SUPERMAN: YEAR ONE, is another entry into DC’s Black Label imprint. It’s written by industry veteran Frank Miller and illustrated by fellow veteran John Romita Jr. This reunites the two who previously worked on the miniseries, DAREDEVIL: THE MAN WITHOUT FEAR. Miller had already presented readers with the first-year experiences of Batman in 1987’s YEAR ONE and now it’s time for Miller to tackle the beginning career of the Man of Steel. How does he fare?
Book one opens with what any and every Superman origin must have, the destruction of the planet Krypton. However, we don’t spend much time there. We don’t get acquainted with a new version of Jor-El and Lara.
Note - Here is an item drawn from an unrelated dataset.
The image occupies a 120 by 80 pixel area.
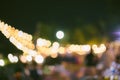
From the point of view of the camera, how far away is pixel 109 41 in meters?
14.8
Miller does give us baby Kal-El’s eyes to look through and Romita’s art gives us a beautiful panel of his eyes in darkness as he leaves his doomed Planet. Yet we don’t stay with the tragedy for too long as Kal-El lands in Smallville and into the lives of Jonathan and Martha Kent. From this point on, Smallville is the location for the rest of the story.
I think its obvious when it comes to this story, you must talk about Frank Miller. I know when this was announced there was much talk and skepticism of Miller handling Superman. One thing is certain since 2013’s Man of Steel, and that’s people are particular about their Last Son of Krypton. Well for starters, there is no Superman in book one of SUPERMAN: YEAR ONE. There is only Clark Kent. And it’s not too bad. We have a young man, aware of his growing abilities with two loving parents learning to navigate the world. In addition to Clark’s parents, we have Lana Lang, his high school sweetheart. Unfortunately, Miller does not devote much characterization to these 3 pillars of Clark’s developing years. With Lana there is a part of the story that draws upon a negative aspect of Miller’s writing. It’s a bit more restrained than he would have written this in the past, but still, it’s a part of his writing that he hasn’t let go. There is also a move that Clark makes at the end of the story that I’m curious about because it is not something, I think Clark would have done and I welcome the character choice. Yet you must wonder how Miller will handle it in the future. Now that I think about it, it may work if you’ve read The Dark Knight Returns. The bulk of the story deals with Clark handling some bullies who constantly mess with his friends, but the way it’s presented in the story makes it feel like it has a twinge of Gotham City in Smallville. Again, it’s Miller so I’m not surprised.
However, my biggest criticism of the story is that there’s nothing special about it. For the most part it feels much like a standard Superman origin. Even with the typical Miller missteps, there isn’t much here to either love or hate. The story moves at a pretty pace, but it’s all familiar territory. Perhaps he’s setting the stage for the stakes to be raised in book two, but I would say that it’s an ok read.
John Romita Jr’s art? Beautiful. His visualization of Smallville remind me of the Rockwell like art of Tim Sale’s art in SUPERMAN FOR ALL SEASONS. You see the sunset, the leaves fall, and you just feel like this is a serene place you should be. The colors by Alex Sinclair provide much vibrance even for scenes at night, as well as the destruction of Krypton. Although I will say that sometimes the faces can look a little too similar.
SUPERMAN: YEAR ONE is not the book you think it would be. It is not ALL-STAR BATMAN & ROBIN (Sadly, because that’s the most hilarious book I’ve read in a few years). It’s not unhinged Miller like one may fear. It has his trapping, but not to the degree we are accustomed to. The art is beautiful and vibrant, but the story is really nothing new except for what Miller sets up at the end that I assume we will see in book two. Since I can’t let a story go unfinished once I start it, and because this was cool to review, I will grab books two and three at release. Hopefully things pick up.
I’ll give the first part of SUPERMAN: YEAR ONE, a 6/10. Not as low as it could be, but not great as it could be.